President Obama likely will be met with considerable GOP resistance when he presents his jobs plan to a joint session of Congress tonight — especially if it involves spending more money. But one action that he and Republicans should agree on is finalizing trade deals with Colombia, Panama and South Korea.
Ratification of these agreements is long overdue and would boost U.S. jobs and exports — especially of Kansas agriculture products.
The trade agreements have been stalled in Congress for years — Colombia since 2006, Panama and South Korea since 2007. And while lawmakers have fought over concessions to labor unions and other groups, other countries have stepped in to steal our market share.
The European Union has signed trade deals with South Korea, Colombia and Peru. Canada reached an agreement with Colombia last month allowing it to export duty-free (U.S. exports pay a 13 percent tariff).
Canada’s deal gives it a major advantage in the fast-growing Colombian market. Nutresa, a Colombian cookie and cracker company that accounts for more than half of the country’s wheat imports, announced recently that it was switching from U.S. to Canadian wheat.
“Until we act on these job-creating deals, U.S. producers and exporters will continue to lose market share to our competitors,” Sen. Pat Roberts,
R-Kan., said Wednesday.
U.S. wheat producers currently have about $650 million in export sales to the three countries. That total, along with sales of other agriculture products, would jump once the trade agreements are ratified and fully implemented.
Total U.S. agricultural exports to Korea would increase by more than $1.9 billion annually, or about 40 percent, according to a study by the U.S. Department of Agriculture.
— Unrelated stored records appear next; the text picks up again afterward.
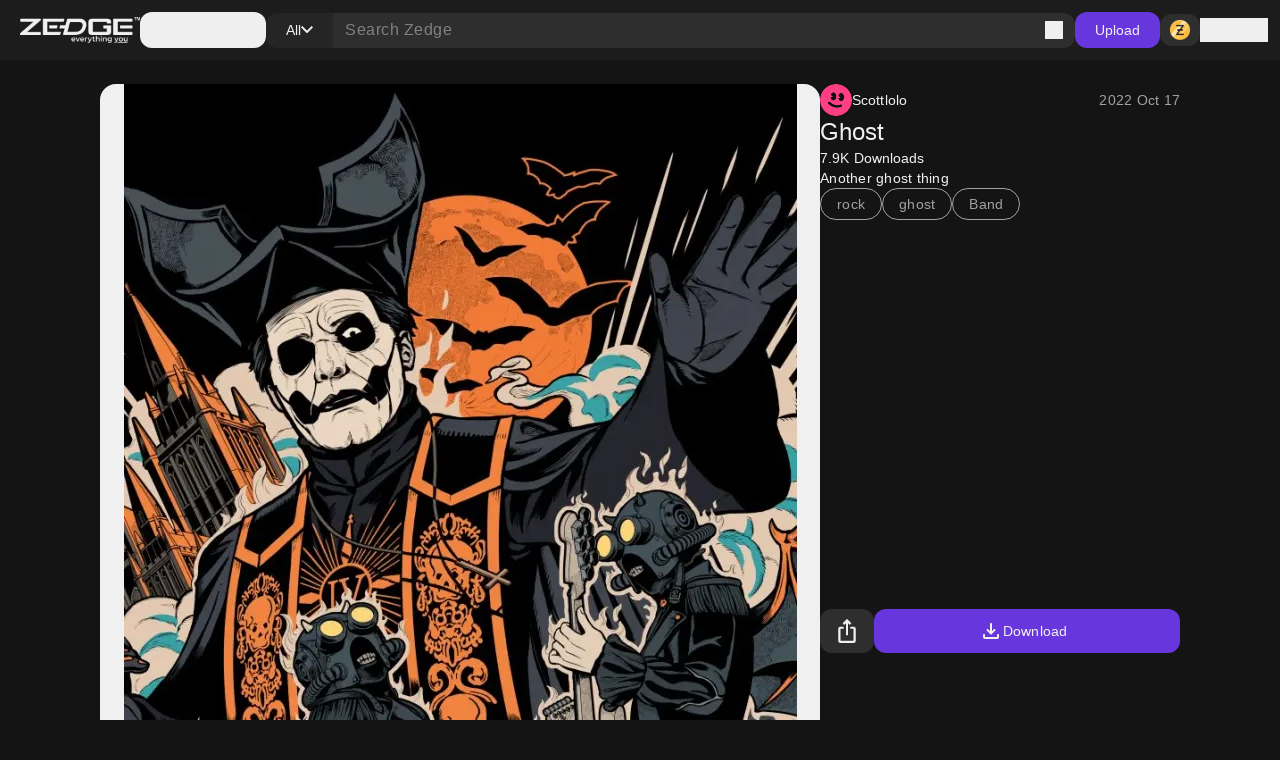

--- FILE ---
content_type: text/css
request_url: https://htlbid.com/v3/zedge.net/htlbid.css
body_size: 396
content:
@media screen and (min-width:0px) and (min-height:0px){.htlad-zedge_item_download{min-height:300px}.htlad-zedge_item_download{display:flex;justify-content:center;align-items:center}}@media screen and (min-width:768px) and (min-height:0px){.htlad-zedge_item_download{min-height:300px}.htlad-zedge_item_download{display:flex;justify-content:center;align-items:center}}@media (max-width:640px){.tude-anchor-wrapper-outer .tude-anchor-wrapper-inner{justify-items:center;max-height:100px;display:block;width:100%;max-width:100vw;background:#fff}}

--- FILE ---
content_type: application/javascript; charset=UTF-8
request_url: https://www.zedge.net/_next/static/chunks/7874.e75e94626a338611.js
body_size: -144
content:
(self.webpackChunk_N_E=self.webpackChunk_N_E||[]).push([[7874],{67874:(r,e,a)=>{"use strict";a.r(e),a.d(e,{CardFooter:()=>t,default:()=>_});var d=a(26545),c=a(66440),s=a.n(c);let t=r=>{let{right:e,left:a,className:c=""}=r;return(0,d.jsxs)("div",{className:"".concat(s()["card-footer"]," ").concat(c).trim(),children:[(0,d.jsx)("div",{children:a}),(0,d.jsx)("div",{className:"flex justify-end",children:e})]})},_=t},66440:r=>{r.exports={card:"Card_card__DE_00","card-header":"Card_card-header__itIwa","card-footer":"Card_card-footer__I2PFs"}}}]);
The Colombian deal is expected to generate an additional $370 million a year in agriculture exports, while Panama trade likely would increase by about $46 million.
That translates to thousands of new U.S. jobs — including in Kansas.
A Kansas Farm Bureau study determined that the trade agreements likely would lead to more than
$125 million in increased sales of Kansas agricultural goods and more than 1,000 new jobs.
“It would be a win for everybody,” Rep. Tim Huelskamp, R-Fowler, said recently.
The trade deals have been held up of late over a dispute about Trade Adjustment Assistance, a program that helps workers and companies negatively affected by trade deals. Republicans allowed TAA funding to lapse earlier this year, and Obama refused to submit the agreements for ratification until they agreed to restore the funding.
GOP leaders finally backed down at the urging of the American Farm Bureau Federation, the U.S. Chamber of Commerce and other groups — though the House is insisting there be two separate votes, one on the free-trade agreements and the other on TAA.
Obama and GOP lawmakers talk a lot about creating jobs. Ratifying the trade deals would actually do it.